Monday, 2 March 2009

Anyone for foie gras?

Do you know what foie gras means and how it's produced? It means 'fatty liver' in French, and this is how it's produced:

This is what we are doing to ourselves and our children by following the nutritional advice currently being forced down our throats. The result of a diet high in grains is exactly the same as in the production of foie gras, only in humans it's called nonalcoholic fatty liver disease (NAFLD), which can lead to cirrhosis, liver failure, and cancer.

In the nineteenth century it was noted that the spread
of cancers across the world matched the spread of grains.

Stanislaw Tanchou showed that the more grains consumed in a population, the higher the cancer rates. He claimed that cancer would never be found in hunter-gatherer populations, and it never was - until they adopted"civilized" diets, high in grains. Allthough some researchers (Mann [1962] and Dunn [1968]) stated that both heart disease and cancers could be found in hunter-gatherers, their research was based on populations which had trading links with the outside world, and their diets were not consistent with true hunter-gatherers, as they were cultivating crops and adding salt.

Today, in the twenty-first century, instead of learning from that evidence, we are being exhorted to eat more whole grains. According to BBC News ,

Dr. Susan Jebb, of the Medical Research Council Human Nutrition Research Centre, said: “The evidence is compelling that a diet rich in whole grain foods has a protective effect against several forms of cancer and heart disease.”

Dr Jebb, who I have mentioned before in these pages, is also quoted as saying,

"There is a growing body of evidence that a diet rich in whole grain can help maintain a healthy heart"

Where can this 'growing body of evidence' that Dr Jebb speaks of be found? In those flawed National Dietary and Nutritional Surveys - of course! And what exactly do these surveys class as 'whole grains'? Breakfast cereals! Hmmm ... that's certainly not my idea of whole grains.

And then there's Dr Jebbs's own report, Tackling the Weight of the Nation - Obesity in the UK, A report commissioned by the Flour Advisory Bureau and Grain Information Service

Obesity in Britain: gluttony or sloth? by Prentice and Jebb, demonstrates the totally closed mind of the authors.
It is certain that obesity develops only when there is a sustained imbalance between the amount of energy consumed by a person and the amount used up in everyday life.
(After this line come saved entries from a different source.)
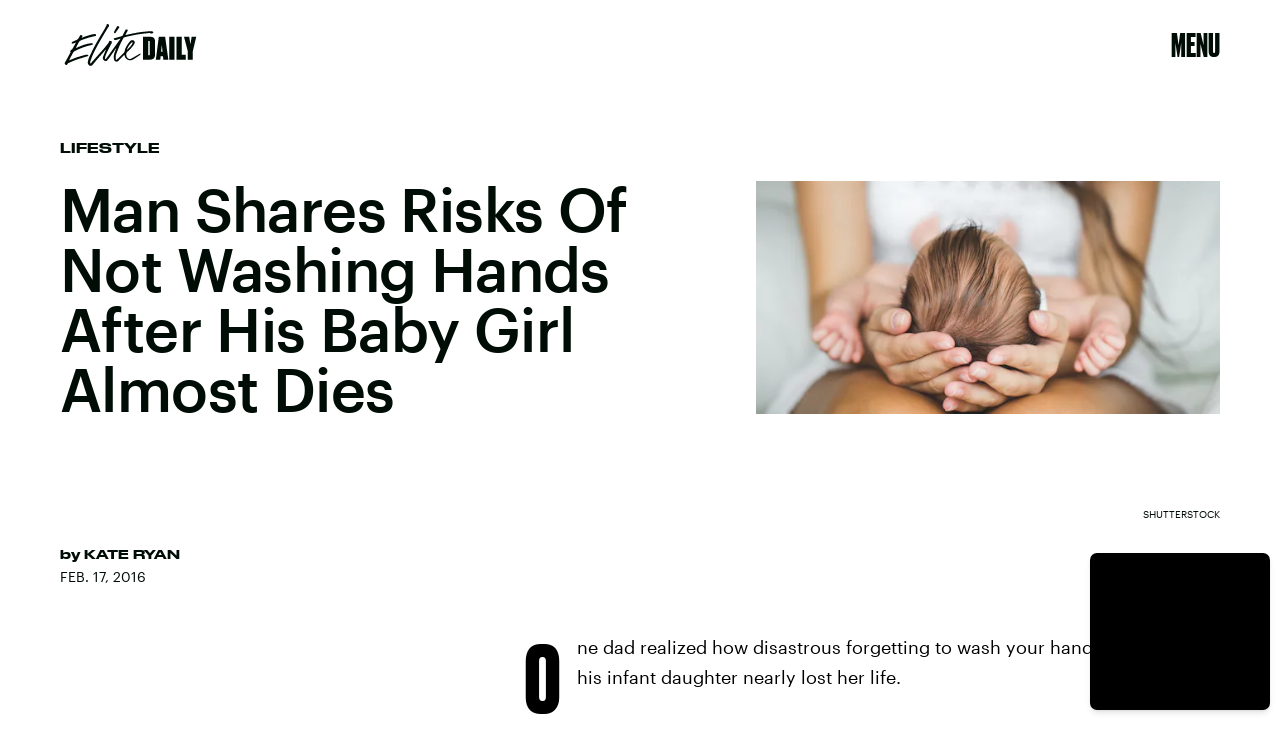

--- FILE ---
content_type: text/html; charset=utf-8
request_url: https://www.google.com/recaptcha/api2/aframe
body_size: 268
content:
<!DOCTYPE HTML><html><head><meta http-equiv="content-type" content="text/html; charset=UTF-8"></head><body><script nonce="bhRP7UgiVlUWf6v7PvUMQA">/** Anti-fraud and anti-abuse applications only. See google.com/recaptcha */ try{var clients={'sodar':'https://pagead2.googlesyndication.com/pagead/sodar?'};window.addEventListener("message",function(a){try{if(a.source===window.parent){var b=JSON.parse(a.data);var c=clients[b['id']];if(c){var d=document.createElement('img');d.src=c+b['params']+'&rc='+(localStorage.getItem("rc::a")?sessionStorage.getItem("rc::b"):"");window.document.body.appendChild(d);sessionStorage.setItem("rc::e",parseInt(sessionStorage.getItem("rc::e")||0)+1);localStorage.setItem("rc::h",'1768944778302');}}}catch(b){}});window.parent.postMessage("_grecaptcha_ready", "*");}catch(b){}</script></body></html>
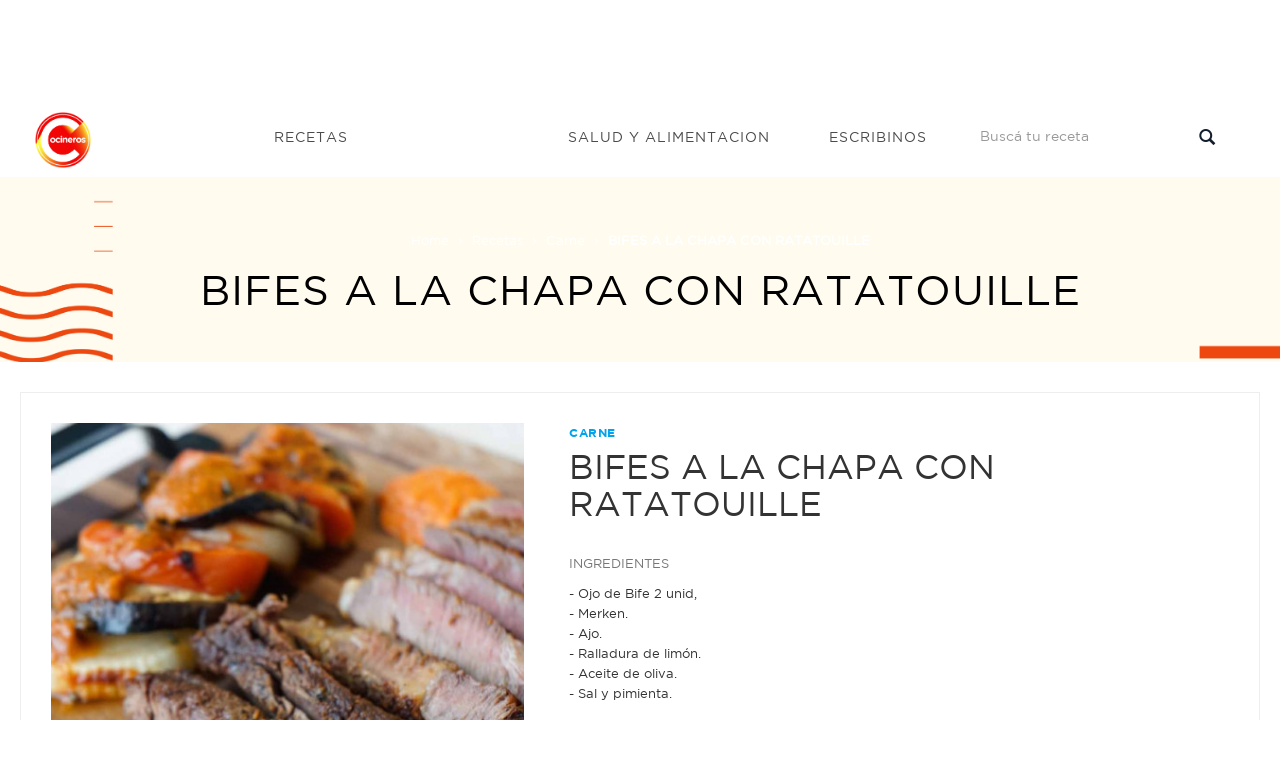

--- FILE ---
content_type: text/html; charset=utf-8
request_url: https://www.google.com/recaptcha/api2/aframe
body_size: 268
content:
<!DOCTYPE HTML><html><head><meta http-equiv="content-type" content="text/html; charset=UTF-8"></head><body><script nonce="G3RJU7nn1sIX0T6LCLERDw">/** Anti-fraud and anti-abuse applications only. See google.com/recaptcha */ try{var clients={'sodar':'https://pagead2.googlesyndication.com/pagead/sodar?'};window.addEventListener("message",function(a){try{if(a.source===window.parent){var b=JSON.parse(a.data);var c=clients[b['id']];if(c){var d=document.createElement('img');d.src=c+b['params']+'&rc='+(localStorage.getItem("rc::a")?sessionStorage.getItem("rc::b"):"");window.document.body.appendChild(d);sessionStorage.setItem("rc::e",parseInt(sessionStorage.getItem("rc::e")||0)+1);localStorage.setItem("rc::h",'1769260563067');}}}catch(b){}});window.parent.postMessage("_grecaptcha_ready", "*");}catch(b){}</script></body></html>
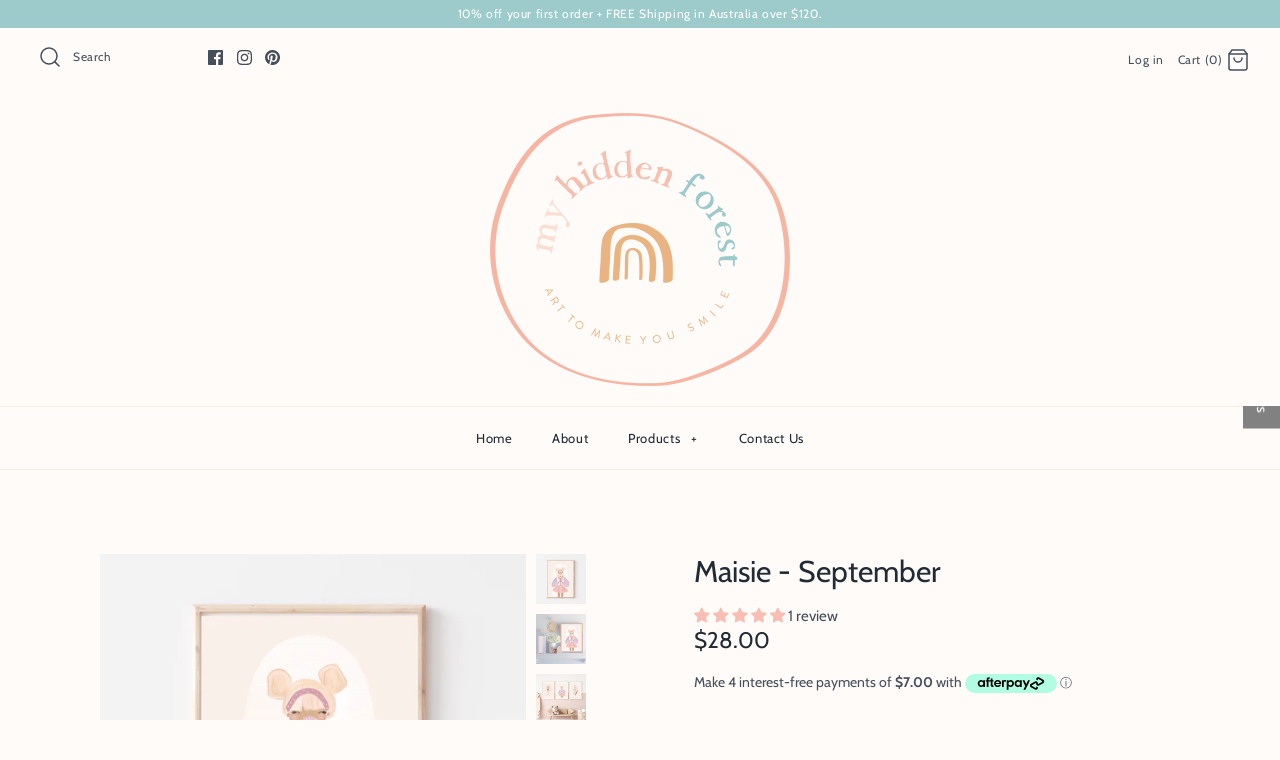

--- FILE ---
content_type: text/html
request_url: https://placement-api.afterpay.com/?mpid=my-hidden-forest.myshopify.com&placementid=null&pageType=product&zoid=9.0.85
body_size: 725
content:

  <!DOCTYPE html>
  <html>
  <head>
      <link rel='icon' href='data:,' />
      <meta http-equiv="Content-Security-Policy"
          content="base-uri 'self'; default-src 'self'; font-src 'self'; style-src 'self'; script-src 'self' https://cdn.jsdelivr.net/npm/zoid@9.0.85/dist/zoid.min.js; img-src 'self'; connect-src 'self'; frame-src 'self'">
      <title></title>
      <link rel="preload" href="/index.js" as="script" />
      <link rel="preload" href="https://cdn.jsdelivr.net/npm/zoid@9.0.85/dist/zoid.min.js" integrity="sha384-67MznxkYtbE8teNrhdkvnzQBmeiErnMskO7eD8QwolLpdUliTdivKWx0ANHgw+w8" as="script" crossorigin="anonymous" />
      <div id="__AP_DATA__" hidden>
        {"errors":{"mcr":null},"mcrResponse":{"data":{"errors":[],"config":{"mpId":"my-hidden-forest.myshopify.com","createdAt":"2023-09-28T22:21:43.466594933Z","updatedAt":"2024-09-20T07:13:46.976142114Z","config":{"consumerLending":{"metadata":{"shouldForceCache":false,"isProductEnabled":false,"updatedAt":"2024-09-20T07:13:46.976119343Z","version":0},"details":{}},"interestFreePayment":{"metadata":{"shouldForceCache":false,"isProductEnabled":true,"updatedAt":"2024-09-20T07:13:46.976090232Z","version":0},"details":{"maximumAmount":{"amount":"2000.00","currency":"AUD"},"cbt":{"enabled":true,"countries":["IT","GB","FR","NZ","ES","US","CA"],"limits":{}}}},"merchantAttributes":{"metadata":{"shouldForceCache":false,"isProductEnabled":true,"updatedAt":"2024-09-20T07:13:46.976126333Z","version":0},"details":{"analyticsEnabled":true,"tradingCountry":"AU","storeURI":"http://Www.myhiddenforest.com.au","tradingName":"My Hidden Forest","vpuf":true}},"onsitePlacements":{"metadata":{"version":0},"details":{"onsitePlacements":{}}},"cashAppPay":{"metadata":{"shouldForceCache":false,"isProductEnabled":false,"updatedAt":"2024-09-20T07:13:46.976138284Z","version":0},"details":{"enabledForOrders":false,"integrationCompleted":false}},"promotionalData":{"metadata":{"version":0},"details":{"consumerLendingPromotions":[]}}}}},"errors":null,"status":200},"brand":"afterpay","meta":{"version":"0.35.4"}}
      </div>
  </head>
  <body></body>
  <script src="/index.js" type="application/javascript"></script>
  </html>
  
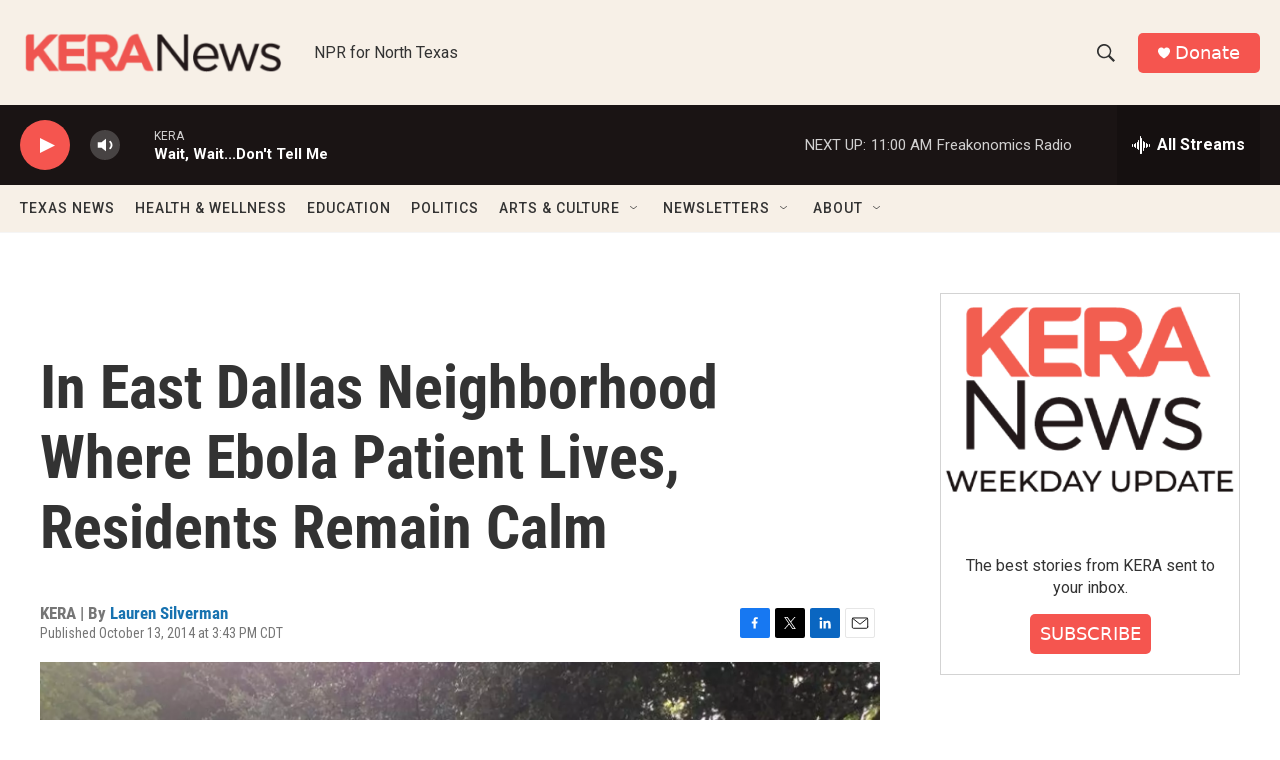

--- FILE ---
content_type: text/html; charset=utf-8
request_url: https://www.google.com/recaptcha/api2/aframe
body_size: 269
content:
<!DOCTYPE HTML><html><head><meta http-equiv="content-type" content="text/html; charset=UTF-8"></head><body><script nonce="RClLP66KpUvJEPeIWC2XYg">/** Anti-fraud and anti-abuse applications only. See google.com/recaptcha */ try{var clients={'sodar':'https://pagead2.googlesyndication.com/pagead/sodar?'};window.addEventListener("message",function(a){try{if(a.source===window.parent){var b=JSON.parse(a.data);var c=clients[b['id']];if(c){var d=document.createElement('img');d.src=c+b['params']+'&rc='+(localStorage.getItem("rc::a")?sessionStorage.getItem("rc::b"):"");window.document.body.appendChild(d);sessionStorage.setItem("rc::e",parseInt(sessionStorage.getItem("rc::e")||0)+1);localStorage.setItem("rc::h",'1769357227072');}}}catch(b){}});window.parent.postMessage("_grecaptcha_ready", "*");}catch(b){}</script></body></html>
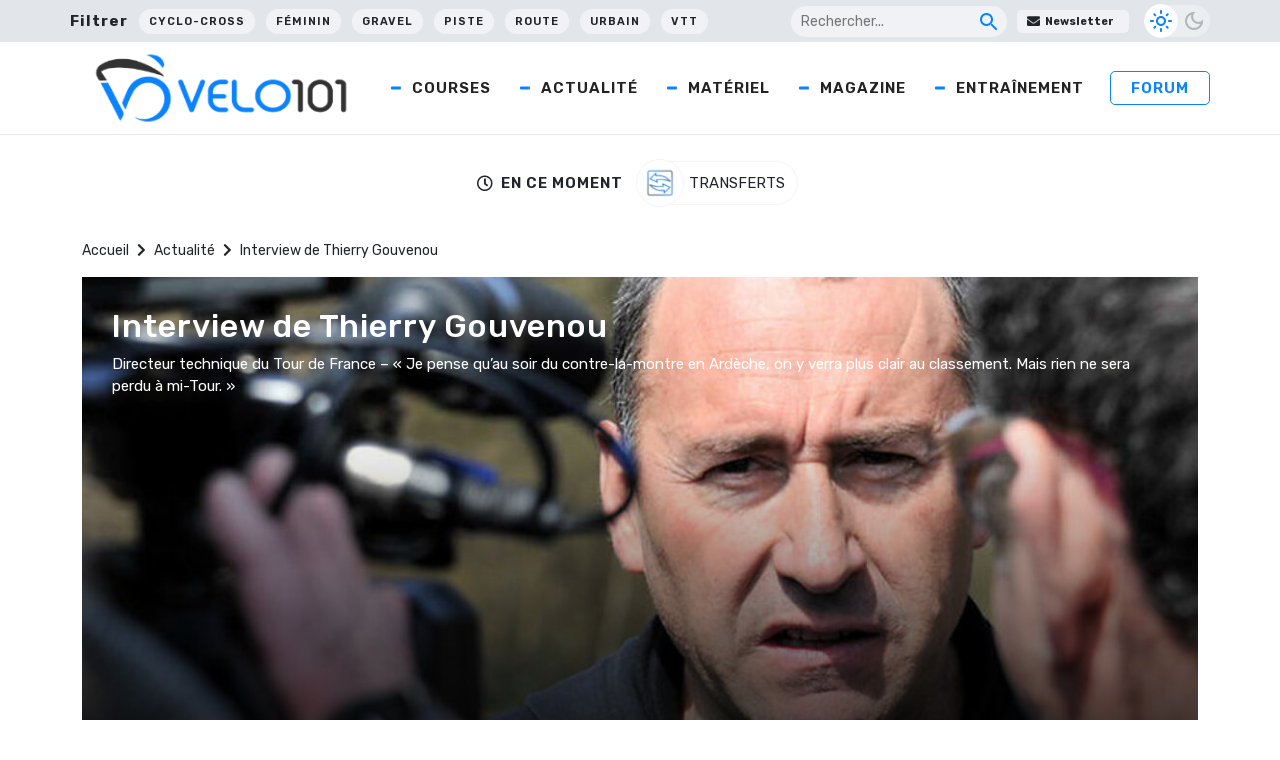

--- FILE ---
content_type: text/html; charset=utf-8
request_url: https://www.google.com/recaptcha/api2/aframe
body_size: 258
content:
<!DOCTYPE HTML><html><head><meta http-equiv="content-type" content="text/html; charset=UTF-8"></head><body><script nonce="gyG_NUNFHbz_esQ6dEAqUg">/** Anti-fraud and anti-abuse applications only. See google.com/recaptcha */ try{var clients={'sodar':'https://pagead2.googlesyndication.com/pagead/sodar?'};window.addEventListener("message",function(a){try{if(a.source===window.parent){var b=JSON.parse(a.data);var c=clients[b['id']];if(c){var d=document.createElement('img');d.src=c+b['params']+'&rc='+(localStorage.getItem("rc::a")?sessionStorage.getItem("rc::b"):"");window.document.body.appendChild(d);sessionStorage.setItem("rc::e",parseInt(sessionStorage.getItem("rc::e")||0)+1);localStorage.setItem("rc::h",'1768724355254');}}}catch(b){}});window.parent.postMessage("_grecaptcha_ready", "*");}catch(b){}</script></body></html>

--- FILE ---
content_type: application/javascript; charset=UTF-8
request_url: https://wi.likebtn.com/w/i/?s=%7B%22h%22%3A%22www.velo101.com%22%2C%22s%22%3A%2264317cbbfa8fdfb05a5dc63f%22%2C%22i%22%3A%5B%22414f63a978e7%22%2C%22414f63a978e7%22%2C%22414f63a978e7%22%2C%22414f63a978e7%22%5D%7D&lb=lb_json
body_size: -292
content:
lb_json({"p":2,"di":0,"e":"","is":[{"ha":"414f63a978e7","l":0,"d":0},{"ha":"414f63a978e7","l":0,"d":0},{"ha":"414f63a978e7","l":0,"d":0},{"ha":"414f63a978e7","l":0,"d":0}]})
They blame watching TV, claiming the rise in viewing between 1980 and 1991 correlates to increased obesity, but completely ignore the simultaneous rise of low-fat, polyunsaturated and soybean-based foods.

The problem is that they truly believe that calories in must be fewer than calories out to lose weight, so that is the mantra preached to Government, the Food Standards Agency, and any other important body that then tells us what to eat and what not to eat.


I know they are wrong from my personal experience, but let me introduce you to Dave Mills and his Carbwiser low-carb diet. His story is not too dissimilar to that of many low-carb dieters who lose four, six, eight, or even more stone by consuming huge numbers of calories while not exercising. The difference is that his progress to losing eight stone is well-documented on the internet.

Dave's Dinners are an inspiration to low-carb dieters. This is his menu for 29th October 2001

half of a Ryvita dark rye crispbread thickly spread with butter, and sprinkled with lo-salt
cold chicken breast

180g tin of pink salmon
grated Chedder cheese
loads of lettuce
small handful of peanuts
big dollop of mayo
sprinkling of bacon bits

2 sirloin steaks (I do have a 3000 cal target remember)
3 fried eggs
small portion of runner beans

Evening Snack
chicken breast
large handful of peanuts

2 cups of de-caf tea with milk
6 cups of de-caf coffee black
1 pot of green tea
3 litres of water

The following day his lunch was two chicken breasts, Chedder cheese, lettuce, peanuts and a big dollop of mayo with a sprinkling of bacon bits, and dinner was three pork steaks, with an evening snack of another two chicken breasts and peanuts!

And he lost eight stone on 3,000 calories a day, where a dietitian would have recommended something like 2,200 calories. It's enough to give Dr Jebb a heart attack!

Let me remind you - Dr Susan Jebb has recently been appointed "saturated fat tsar" by the UK Government; she advocates ultra-low calorie diets, and Slimfast meal replacements.

In these days of rewarding failure it comes as no surprise to learn that Dr Susan Jebb was awarded the OBE "for services to public health"!